The emergence of social media and
the steady decline of mass media are the two biggest marketing stories of the
decade. Both print circulation and TV viewership have been falling consistently
since the turn of the century; TV viewership, for instance, is down almost 50% since 2002.
In contrast, social media has reported massive gains
since the early days of MySpace, with social media usage among US adults increasing by 800% over the
past eight years.
For marketers, this is the opportunity of a lifetime. The
rapid transition from mass to social media presents the opportunity to create
impactful, relevant marketing messages. This data-powered personalized
marketing approach is not only much more effective, but also more
cost-efficient and scalable.
Conventional Marketing vs. Personalized Marketing
Conventional marketing is like trying to hit a thousand
bullseyes with one arrow. For too long, marketers have accepted absurdly low
conversion rates for the deployment of an an email or banner ad, with a
singular message for a massive audience.
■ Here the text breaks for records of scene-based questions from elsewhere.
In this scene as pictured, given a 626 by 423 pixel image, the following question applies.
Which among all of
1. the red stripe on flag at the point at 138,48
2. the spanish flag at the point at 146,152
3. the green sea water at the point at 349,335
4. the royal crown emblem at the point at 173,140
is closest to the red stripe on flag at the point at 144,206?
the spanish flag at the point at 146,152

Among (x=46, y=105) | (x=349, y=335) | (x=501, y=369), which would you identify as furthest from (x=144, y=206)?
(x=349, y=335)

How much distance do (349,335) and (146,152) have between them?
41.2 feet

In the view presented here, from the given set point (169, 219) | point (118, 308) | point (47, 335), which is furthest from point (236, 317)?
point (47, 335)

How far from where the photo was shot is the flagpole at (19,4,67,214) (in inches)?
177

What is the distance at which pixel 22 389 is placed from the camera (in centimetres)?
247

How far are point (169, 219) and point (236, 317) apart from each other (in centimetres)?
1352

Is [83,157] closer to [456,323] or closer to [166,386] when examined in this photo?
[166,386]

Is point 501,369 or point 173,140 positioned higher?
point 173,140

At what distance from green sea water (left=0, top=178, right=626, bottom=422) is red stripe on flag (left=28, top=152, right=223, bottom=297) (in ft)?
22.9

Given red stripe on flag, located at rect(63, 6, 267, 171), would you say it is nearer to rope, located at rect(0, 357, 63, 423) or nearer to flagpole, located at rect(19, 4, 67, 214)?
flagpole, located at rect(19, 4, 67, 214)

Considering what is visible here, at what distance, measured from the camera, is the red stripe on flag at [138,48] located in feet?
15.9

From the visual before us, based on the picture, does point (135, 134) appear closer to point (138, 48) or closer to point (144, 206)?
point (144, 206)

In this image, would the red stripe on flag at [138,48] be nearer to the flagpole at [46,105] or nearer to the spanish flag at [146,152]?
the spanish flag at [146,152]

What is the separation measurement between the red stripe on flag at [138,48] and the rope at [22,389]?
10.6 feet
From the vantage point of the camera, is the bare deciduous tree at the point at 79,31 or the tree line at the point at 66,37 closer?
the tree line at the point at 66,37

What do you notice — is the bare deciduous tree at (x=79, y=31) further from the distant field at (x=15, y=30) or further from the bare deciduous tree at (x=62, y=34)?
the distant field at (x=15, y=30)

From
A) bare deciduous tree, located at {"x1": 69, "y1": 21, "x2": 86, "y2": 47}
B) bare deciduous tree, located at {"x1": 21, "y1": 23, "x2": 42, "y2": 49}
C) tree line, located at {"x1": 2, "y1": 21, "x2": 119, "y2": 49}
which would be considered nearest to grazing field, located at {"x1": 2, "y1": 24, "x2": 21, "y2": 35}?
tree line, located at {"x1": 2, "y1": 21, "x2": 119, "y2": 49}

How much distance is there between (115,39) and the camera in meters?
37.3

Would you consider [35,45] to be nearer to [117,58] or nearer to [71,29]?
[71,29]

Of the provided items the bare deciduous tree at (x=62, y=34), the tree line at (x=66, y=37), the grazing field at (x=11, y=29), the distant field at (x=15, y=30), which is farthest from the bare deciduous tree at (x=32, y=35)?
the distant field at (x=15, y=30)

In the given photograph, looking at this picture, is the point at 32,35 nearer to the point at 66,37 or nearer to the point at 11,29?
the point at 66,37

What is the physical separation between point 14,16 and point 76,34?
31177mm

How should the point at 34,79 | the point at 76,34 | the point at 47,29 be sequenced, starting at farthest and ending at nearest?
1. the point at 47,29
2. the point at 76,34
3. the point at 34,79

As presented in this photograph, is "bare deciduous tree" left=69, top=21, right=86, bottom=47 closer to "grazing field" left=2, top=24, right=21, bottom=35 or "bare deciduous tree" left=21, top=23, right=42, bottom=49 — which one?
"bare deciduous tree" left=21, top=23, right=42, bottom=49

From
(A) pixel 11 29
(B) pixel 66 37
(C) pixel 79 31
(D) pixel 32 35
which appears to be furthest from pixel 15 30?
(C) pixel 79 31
This typically requires significant
upfront investment and large-scale deployment, without a guarantee that those
marketers are even reaching the most appropriate customers.
Personalized marketing using social data-triggered
programmatic techniques, on the other hand, can be scaled from an extremely
narrow, niche audience ("18-22 year old males in Portland who like Daft
Punk") to an audience numbering in the hundreds of thousands ("18-22
year olds who like electronic music"). By looking at a group of users'
behavior data and social profile, marketers can create tailor messages for
higher relevancy and, ultimately, effectiveness.
The Three-Step Personalized Marketing Process
Every personalized marketing campaign is a three-step
process:
- Data Collection: The first step to collecting user data is to implement social login. Social Login provides a permission-based way for users to register and sign-in to your web properties via their existing social profiles, so your business can collect and analyze the relevant data points you need to better understand your customers.
- Data Segmentation: Raw data itself is quite meaningless for marketing purposes. Crunching this data and deriving meaning from it is the crucial second step in the personalized marketing process. This includes analyzing the data to identify customer identity and behavior and using it to create powerful personalized marketing campaigns.
- Data Conversion: After data is collected and segmented, it needs to be converted into actionable insight. This means tying the data you've collected and analyzed into the marketing platforms you currently use, such as CRM software, advertising networks, email marketing platforms and more.
For far too long, marketers have relied on old
technologies and tactics to attract customers and boost conversions. We've
accepted abysmal conversion rates as the norm, but now we possess the
technology and the insight to transform our marketing efforts.
By leveraging deep identity data through technologies
like social login, marketers can finally make marketing relevant again and
regain control in the age of the connected consumer.